• _Problem requirements_: Only the lines below from the one with "Slide: The Image" through the one with "Misty waterfalls flowing into lake" are to be written out, exactly and without any images.

**** Stored data

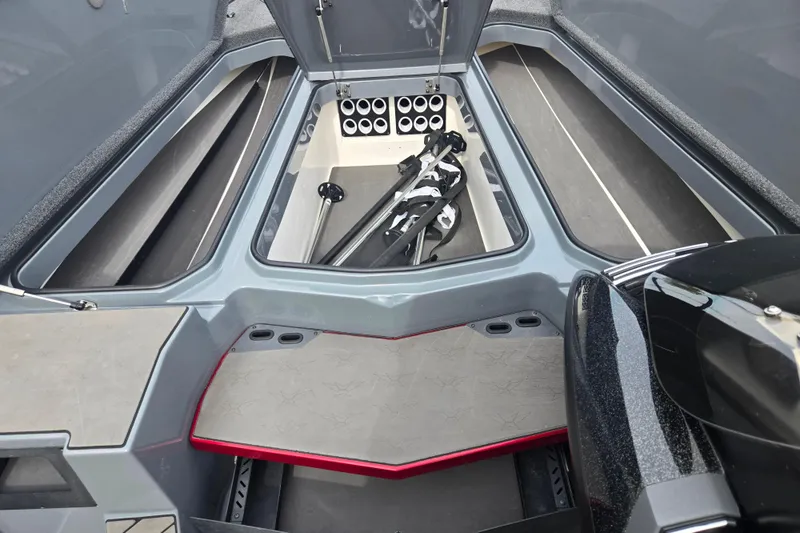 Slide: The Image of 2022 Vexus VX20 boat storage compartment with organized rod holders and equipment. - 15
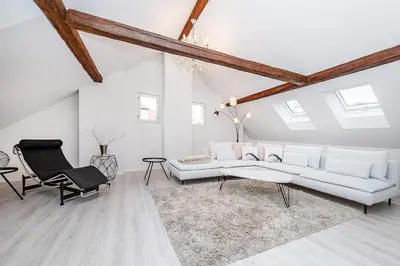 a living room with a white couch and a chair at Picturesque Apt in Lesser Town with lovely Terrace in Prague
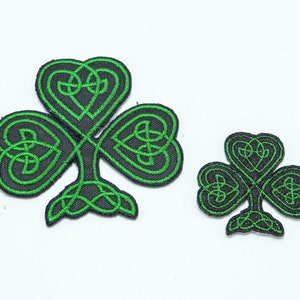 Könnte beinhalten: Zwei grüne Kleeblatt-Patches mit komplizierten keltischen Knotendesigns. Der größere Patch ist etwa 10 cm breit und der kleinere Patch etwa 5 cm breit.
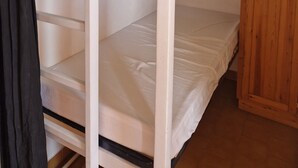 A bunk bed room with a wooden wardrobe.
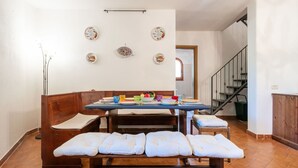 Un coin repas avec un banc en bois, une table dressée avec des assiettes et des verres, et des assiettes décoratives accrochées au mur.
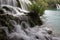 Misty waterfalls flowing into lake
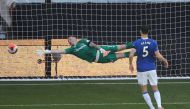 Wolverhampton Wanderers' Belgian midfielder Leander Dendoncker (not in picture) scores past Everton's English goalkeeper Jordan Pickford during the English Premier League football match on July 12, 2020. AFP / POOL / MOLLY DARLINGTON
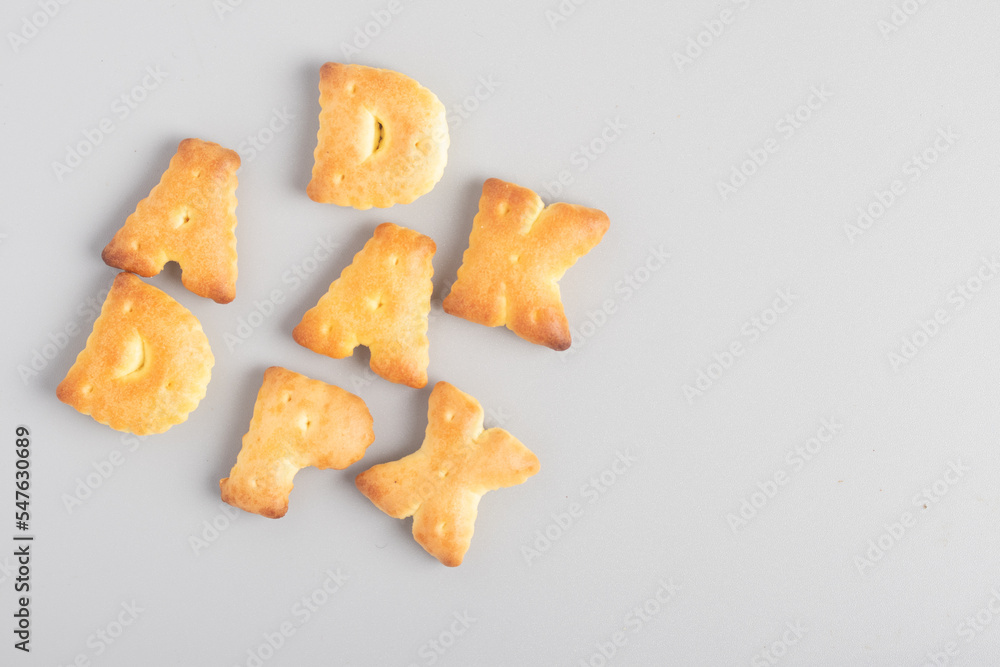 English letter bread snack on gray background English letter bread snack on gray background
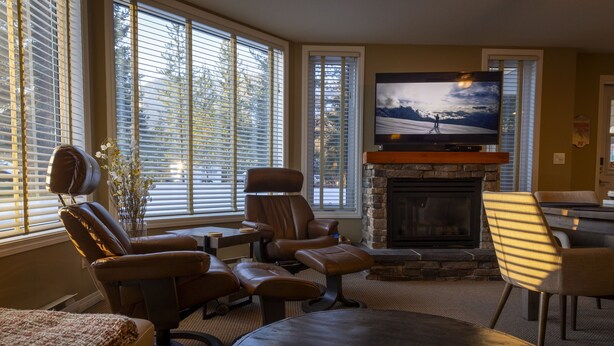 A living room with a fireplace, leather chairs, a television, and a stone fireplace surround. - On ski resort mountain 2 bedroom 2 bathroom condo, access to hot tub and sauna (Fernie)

********
**** Stored data

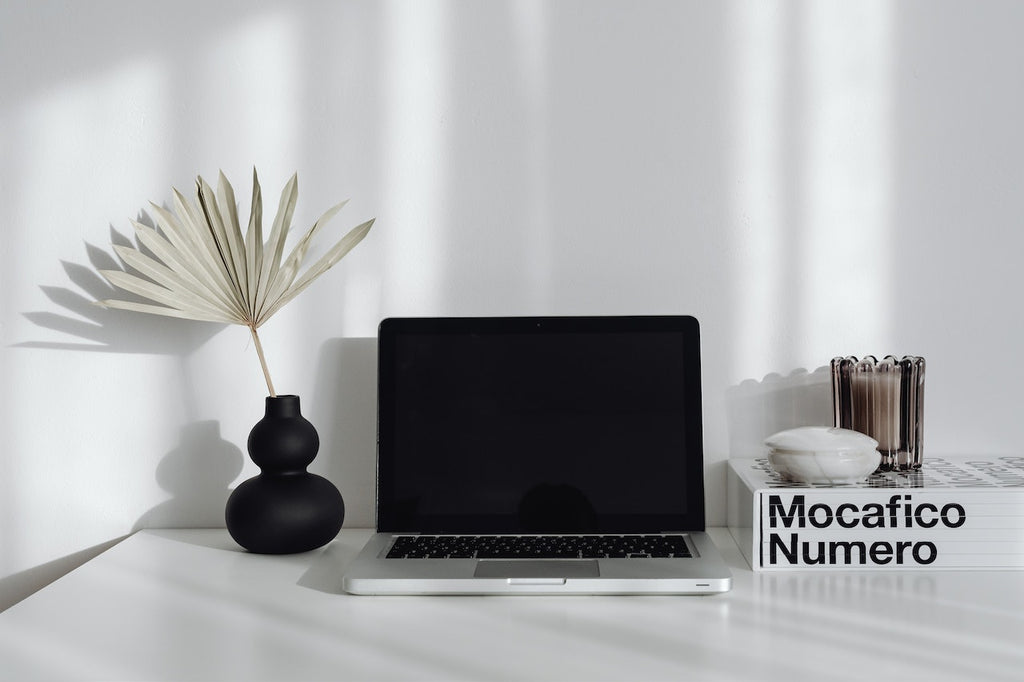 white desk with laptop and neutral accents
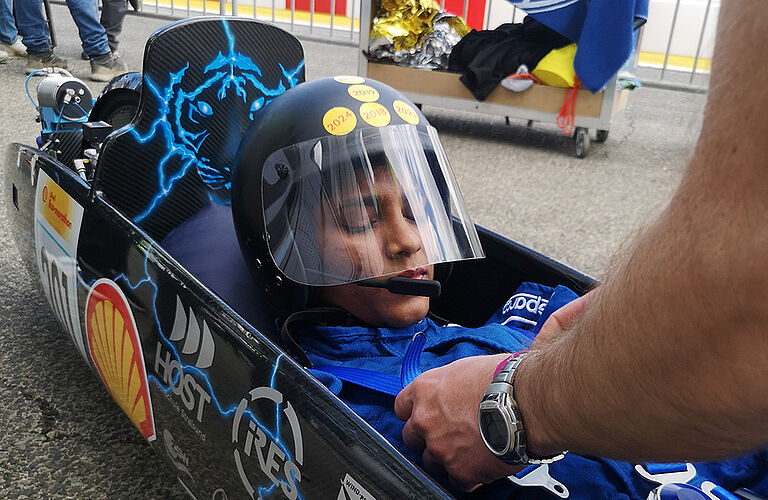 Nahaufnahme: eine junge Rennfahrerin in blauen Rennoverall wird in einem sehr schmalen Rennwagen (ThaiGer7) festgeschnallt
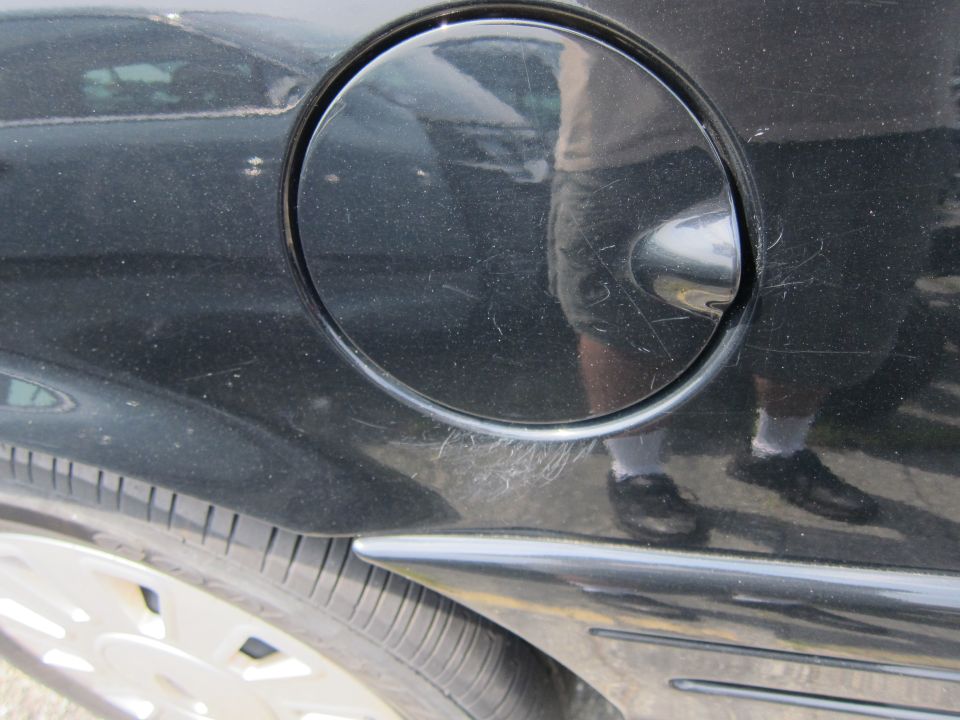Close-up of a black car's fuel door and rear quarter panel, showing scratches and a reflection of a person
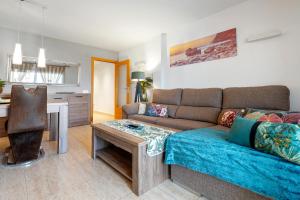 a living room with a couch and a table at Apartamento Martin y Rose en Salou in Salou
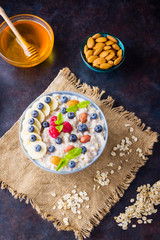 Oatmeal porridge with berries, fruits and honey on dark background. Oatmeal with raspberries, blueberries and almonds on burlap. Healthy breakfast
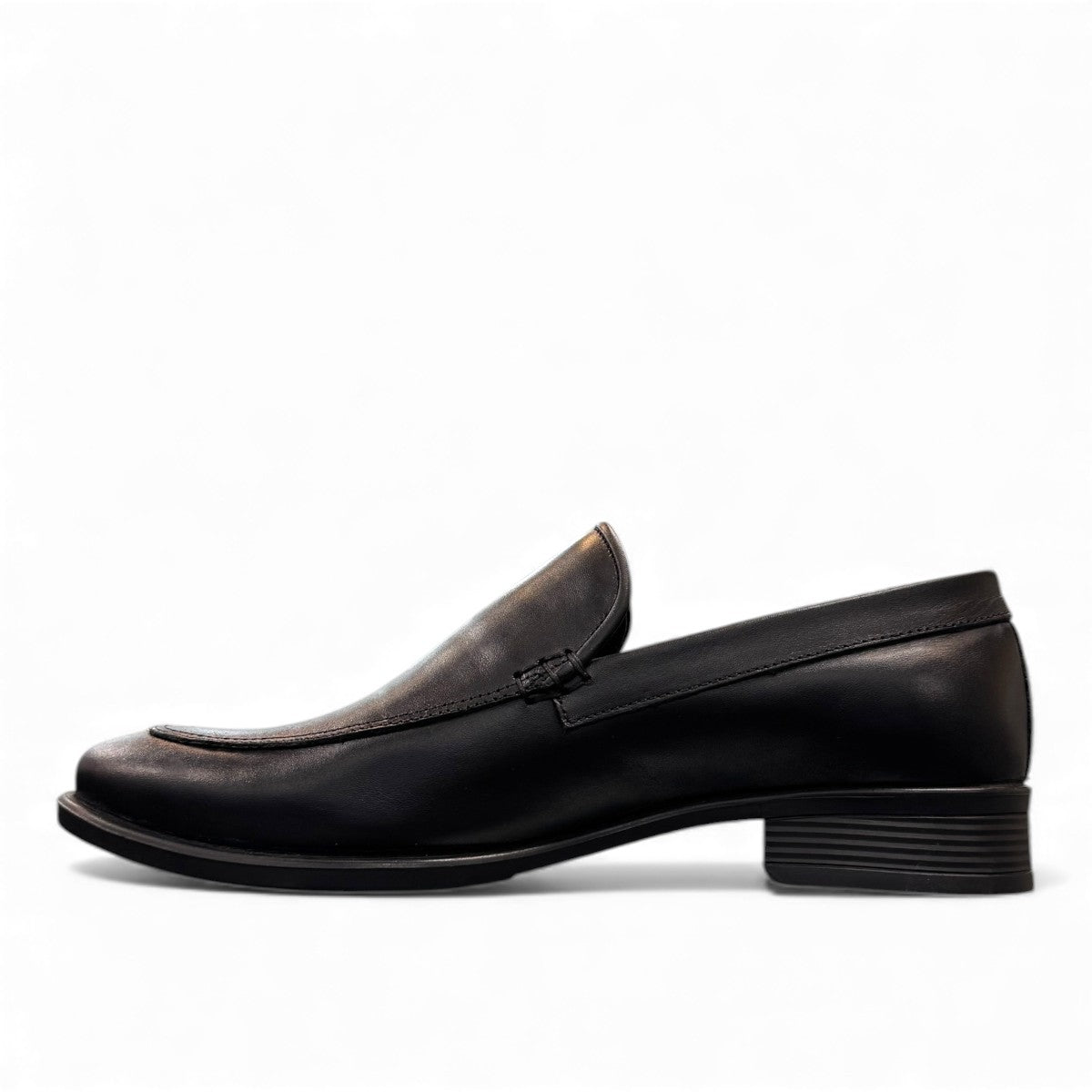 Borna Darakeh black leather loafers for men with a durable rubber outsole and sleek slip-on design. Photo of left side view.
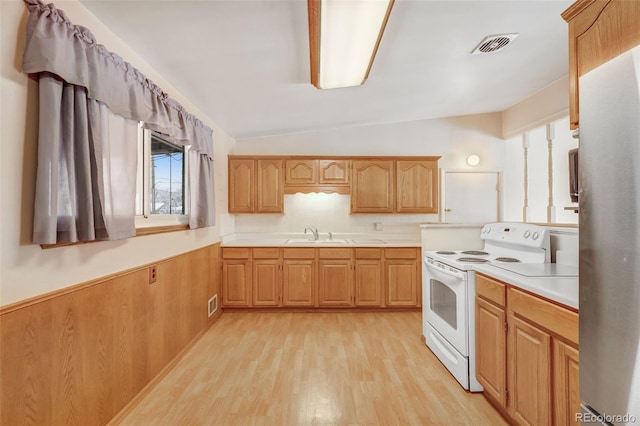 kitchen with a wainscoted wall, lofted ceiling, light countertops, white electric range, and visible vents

********

• _Reply to the exercise_:
 Slide: The Image of 2022 Vexus VX20 boat storage compartment with organized rod holders and equipment. - 15
 a living room with a white couch and a chair at Picturesque Apt in Lesser Town with lovely Terrace in Prague
 Könnte beinhalten: Zwei grüne Kleeblatt-Patches mit komplizierten keltischen Knotendesigns. Der größere Patch ist etwa 10 cm breit und der kleinere Patch etwa 5 cm breit.
 A bunk bed room with a wooden wardrobe.
 Un coin repas avec un banc en bois, une table dressée avec des assiettes et des verres, et des assiettes décoratives accrochées au mur.
 Misty waterfalls flowing into lake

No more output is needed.